Among the entries below, count each line holding the word "sofa". Write only the number.

**** EXCERPTED DATA

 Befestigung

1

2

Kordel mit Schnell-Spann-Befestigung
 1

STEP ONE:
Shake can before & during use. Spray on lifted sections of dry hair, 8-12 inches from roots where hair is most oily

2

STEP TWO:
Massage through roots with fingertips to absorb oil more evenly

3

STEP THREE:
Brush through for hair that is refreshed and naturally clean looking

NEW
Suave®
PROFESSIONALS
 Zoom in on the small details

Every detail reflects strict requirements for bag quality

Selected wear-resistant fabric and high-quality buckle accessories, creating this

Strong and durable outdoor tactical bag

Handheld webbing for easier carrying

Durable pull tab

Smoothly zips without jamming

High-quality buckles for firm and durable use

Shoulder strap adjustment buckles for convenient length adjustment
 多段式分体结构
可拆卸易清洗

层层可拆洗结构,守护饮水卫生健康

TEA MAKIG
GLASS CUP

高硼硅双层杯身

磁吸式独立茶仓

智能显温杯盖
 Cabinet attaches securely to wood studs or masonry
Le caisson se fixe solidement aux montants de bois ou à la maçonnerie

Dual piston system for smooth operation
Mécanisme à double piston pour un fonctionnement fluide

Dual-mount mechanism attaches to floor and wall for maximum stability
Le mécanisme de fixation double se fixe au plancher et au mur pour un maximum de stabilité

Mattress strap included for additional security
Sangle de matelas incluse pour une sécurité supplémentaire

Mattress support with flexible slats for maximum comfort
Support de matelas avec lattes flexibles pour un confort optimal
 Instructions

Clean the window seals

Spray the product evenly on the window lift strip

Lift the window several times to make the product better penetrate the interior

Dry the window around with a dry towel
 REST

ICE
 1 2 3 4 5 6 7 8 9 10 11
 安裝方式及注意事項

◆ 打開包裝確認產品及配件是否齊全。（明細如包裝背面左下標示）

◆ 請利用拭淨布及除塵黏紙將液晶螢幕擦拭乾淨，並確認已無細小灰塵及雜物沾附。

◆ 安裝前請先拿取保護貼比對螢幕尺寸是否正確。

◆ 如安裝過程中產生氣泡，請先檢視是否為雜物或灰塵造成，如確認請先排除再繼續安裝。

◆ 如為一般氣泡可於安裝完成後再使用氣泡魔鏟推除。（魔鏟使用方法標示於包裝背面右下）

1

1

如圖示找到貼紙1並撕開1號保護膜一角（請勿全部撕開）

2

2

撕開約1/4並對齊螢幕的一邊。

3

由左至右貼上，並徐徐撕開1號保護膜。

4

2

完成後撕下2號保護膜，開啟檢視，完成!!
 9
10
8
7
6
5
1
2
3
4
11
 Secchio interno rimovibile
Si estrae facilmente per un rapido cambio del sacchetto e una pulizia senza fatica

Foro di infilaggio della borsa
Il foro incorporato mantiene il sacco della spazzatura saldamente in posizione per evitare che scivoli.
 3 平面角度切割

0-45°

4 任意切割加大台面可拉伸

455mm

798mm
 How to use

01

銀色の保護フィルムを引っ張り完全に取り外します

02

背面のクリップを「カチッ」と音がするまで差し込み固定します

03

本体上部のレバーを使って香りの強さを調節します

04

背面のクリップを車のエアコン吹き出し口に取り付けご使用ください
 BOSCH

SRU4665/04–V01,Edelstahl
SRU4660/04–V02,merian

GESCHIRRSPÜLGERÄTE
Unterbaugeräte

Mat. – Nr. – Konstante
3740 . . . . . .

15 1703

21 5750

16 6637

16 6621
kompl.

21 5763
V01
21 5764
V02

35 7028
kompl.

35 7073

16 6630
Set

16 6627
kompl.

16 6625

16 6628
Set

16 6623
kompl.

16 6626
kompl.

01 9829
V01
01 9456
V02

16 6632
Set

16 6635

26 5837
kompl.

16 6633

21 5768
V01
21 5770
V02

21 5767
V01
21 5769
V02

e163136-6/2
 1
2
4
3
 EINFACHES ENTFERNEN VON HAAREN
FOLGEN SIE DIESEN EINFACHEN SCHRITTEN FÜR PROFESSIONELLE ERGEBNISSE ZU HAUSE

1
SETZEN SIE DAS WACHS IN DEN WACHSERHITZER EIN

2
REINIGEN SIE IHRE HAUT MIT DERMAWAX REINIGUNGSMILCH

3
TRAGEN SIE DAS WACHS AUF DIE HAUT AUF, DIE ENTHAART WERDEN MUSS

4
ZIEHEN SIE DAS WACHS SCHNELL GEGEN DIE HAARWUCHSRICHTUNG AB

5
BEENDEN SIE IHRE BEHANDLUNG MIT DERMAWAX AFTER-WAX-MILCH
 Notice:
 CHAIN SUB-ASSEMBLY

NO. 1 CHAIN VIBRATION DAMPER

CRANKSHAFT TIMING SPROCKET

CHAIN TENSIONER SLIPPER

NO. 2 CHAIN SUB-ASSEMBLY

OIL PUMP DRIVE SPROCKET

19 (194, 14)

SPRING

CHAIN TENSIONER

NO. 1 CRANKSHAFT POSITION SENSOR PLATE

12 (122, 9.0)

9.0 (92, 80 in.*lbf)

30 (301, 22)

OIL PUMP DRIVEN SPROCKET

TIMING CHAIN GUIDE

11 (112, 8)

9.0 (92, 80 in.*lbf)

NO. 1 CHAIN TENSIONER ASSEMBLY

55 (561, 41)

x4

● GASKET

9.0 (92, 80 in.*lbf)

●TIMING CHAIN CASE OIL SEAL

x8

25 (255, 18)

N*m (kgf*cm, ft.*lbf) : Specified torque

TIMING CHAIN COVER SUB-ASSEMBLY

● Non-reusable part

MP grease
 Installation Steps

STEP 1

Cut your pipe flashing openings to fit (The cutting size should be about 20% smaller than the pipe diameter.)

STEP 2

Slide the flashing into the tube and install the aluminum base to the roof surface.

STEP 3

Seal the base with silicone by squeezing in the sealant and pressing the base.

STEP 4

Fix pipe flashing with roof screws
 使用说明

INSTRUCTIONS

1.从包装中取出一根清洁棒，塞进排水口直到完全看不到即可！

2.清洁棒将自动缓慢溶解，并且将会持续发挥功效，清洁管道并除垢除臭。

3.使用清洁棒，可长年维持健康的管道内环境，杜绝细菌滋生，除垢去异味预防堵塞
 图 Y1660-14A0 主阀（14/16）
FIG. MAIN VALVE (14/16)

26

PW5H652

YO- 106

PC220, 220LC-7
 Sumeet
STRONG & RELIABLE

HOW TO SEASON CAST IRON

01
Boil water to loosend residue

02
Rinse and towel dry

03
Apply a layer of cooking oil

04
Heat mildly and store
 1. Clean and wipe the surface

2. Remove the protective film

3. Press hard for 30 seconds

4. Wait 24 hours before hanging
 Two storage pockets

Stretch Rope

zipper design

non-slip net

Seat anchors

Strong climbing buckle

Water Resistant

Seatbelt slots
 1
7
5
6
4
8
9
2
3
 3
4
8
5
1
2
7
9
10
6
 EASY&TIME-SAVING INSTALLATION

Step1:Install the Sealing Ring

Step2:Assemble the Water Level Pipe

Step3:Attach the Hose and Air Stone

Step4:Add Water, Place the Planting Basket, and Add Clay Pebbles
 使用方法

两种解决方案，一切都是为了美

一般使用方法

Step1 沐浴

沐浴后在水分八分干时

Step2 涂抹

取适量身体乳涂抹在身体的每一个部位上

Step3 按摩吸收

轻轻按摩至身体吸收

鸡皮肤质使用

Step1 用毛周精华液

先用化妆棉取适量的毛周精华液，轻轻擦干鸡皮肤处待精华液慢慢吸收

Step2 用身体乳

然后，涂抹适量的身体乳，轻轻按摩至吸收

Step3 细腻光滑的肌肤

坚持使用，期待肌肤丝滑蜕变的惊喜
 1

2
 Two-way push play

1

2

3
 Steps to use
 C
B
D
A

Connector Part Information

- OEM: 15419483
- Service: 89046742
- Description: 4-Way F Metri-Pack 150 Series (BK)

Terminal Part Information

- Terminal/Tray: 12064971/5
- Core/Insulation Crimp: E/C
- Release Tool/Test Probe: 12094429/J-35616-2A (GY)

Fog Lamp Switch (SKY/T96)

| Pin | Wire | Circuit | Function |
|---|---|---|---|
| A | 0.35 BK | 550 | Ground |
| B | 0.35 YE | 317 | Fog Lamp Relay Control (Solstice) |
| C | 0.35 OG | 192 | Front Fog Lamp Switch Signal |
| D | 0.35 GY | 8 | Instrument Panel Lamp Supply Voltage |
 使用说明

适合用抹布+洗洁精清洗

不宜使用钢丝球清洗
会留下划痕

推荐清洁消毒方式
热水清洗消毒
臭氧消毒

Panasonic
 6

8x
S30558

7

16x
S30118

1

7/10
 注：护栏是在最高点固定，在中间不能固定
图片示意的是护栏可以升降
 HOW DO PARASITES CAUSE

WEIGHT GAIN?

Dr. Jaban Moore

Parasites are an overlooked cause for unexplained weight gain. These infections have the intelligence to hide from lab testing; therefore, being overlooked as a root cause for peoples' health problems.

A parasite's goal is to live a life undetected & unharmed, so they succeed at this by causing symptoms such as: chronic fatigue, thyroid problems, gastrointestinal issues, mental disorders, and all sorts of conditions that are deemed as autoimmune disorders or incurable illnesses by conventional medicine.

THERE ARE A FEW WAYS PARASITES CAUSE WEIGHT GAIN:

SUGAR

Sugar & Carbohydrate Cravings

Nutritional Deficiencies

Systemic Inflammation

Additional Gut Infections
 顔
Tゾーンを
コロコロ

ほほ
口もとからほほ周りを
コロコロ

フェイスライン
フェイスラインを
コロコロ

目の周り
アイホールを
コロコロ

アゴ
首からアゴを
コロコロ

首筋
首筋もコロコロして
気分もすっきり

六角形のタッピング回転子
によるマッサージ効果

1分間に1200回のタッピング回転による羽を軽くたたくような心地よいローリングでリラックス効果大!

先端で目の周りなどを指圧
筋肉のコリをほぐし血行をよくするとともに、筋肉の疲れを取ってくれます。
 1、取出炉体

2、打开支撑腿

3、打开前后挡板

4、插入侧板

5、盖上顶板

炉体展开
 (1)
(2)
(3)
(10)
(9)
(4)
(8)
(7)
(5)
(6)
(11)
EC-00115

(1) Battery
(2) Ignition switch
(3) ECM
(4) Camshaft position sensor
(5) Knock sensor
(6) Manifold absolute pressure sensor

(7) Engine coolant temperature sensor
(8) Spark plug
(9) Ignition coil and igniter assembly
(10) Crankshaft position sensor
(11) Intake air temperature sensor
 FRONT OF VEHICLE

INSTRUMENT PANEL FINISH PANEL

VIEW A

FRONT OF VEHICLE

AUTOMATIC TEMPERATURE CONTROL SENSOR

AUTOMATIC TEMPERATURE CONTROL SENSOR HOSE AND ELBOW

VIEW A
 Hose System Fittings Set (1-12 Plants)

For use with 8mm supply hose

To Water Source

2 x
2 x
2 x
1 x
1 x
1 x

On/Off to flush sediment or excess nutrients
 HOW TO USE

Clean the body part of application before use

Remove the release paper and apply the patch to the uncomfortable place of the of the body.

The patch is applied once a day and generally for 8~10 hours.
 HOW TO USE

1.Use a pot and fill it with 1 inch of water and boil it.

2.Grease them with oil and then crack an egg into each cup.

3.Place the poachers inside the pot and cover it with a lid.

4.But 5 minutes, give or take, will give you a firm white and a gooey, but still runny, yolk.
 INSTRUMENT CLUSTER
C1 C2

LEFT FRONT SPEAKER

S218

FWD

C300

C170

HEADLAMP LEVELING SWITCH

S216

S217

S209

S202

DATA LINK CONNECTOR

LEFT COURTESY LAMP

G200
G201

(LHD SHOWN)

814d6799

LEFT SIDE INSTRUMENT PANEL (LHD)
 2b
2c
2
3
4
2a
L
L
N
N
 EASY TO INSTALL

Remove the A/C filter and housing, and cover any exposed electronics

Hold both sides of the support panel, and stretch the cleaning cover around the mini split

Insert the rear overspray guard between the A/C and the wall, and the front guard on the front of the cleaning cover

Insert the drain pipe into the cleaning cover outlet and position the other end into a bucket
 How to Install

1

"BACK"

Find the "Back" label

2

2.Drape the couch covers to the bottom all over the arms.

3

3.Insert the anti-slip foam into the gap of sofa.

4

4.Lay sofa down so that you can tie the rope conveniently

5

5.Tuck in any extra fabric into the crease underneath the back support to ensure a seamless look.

********

[RESULT OF THIS EXERCISE] 2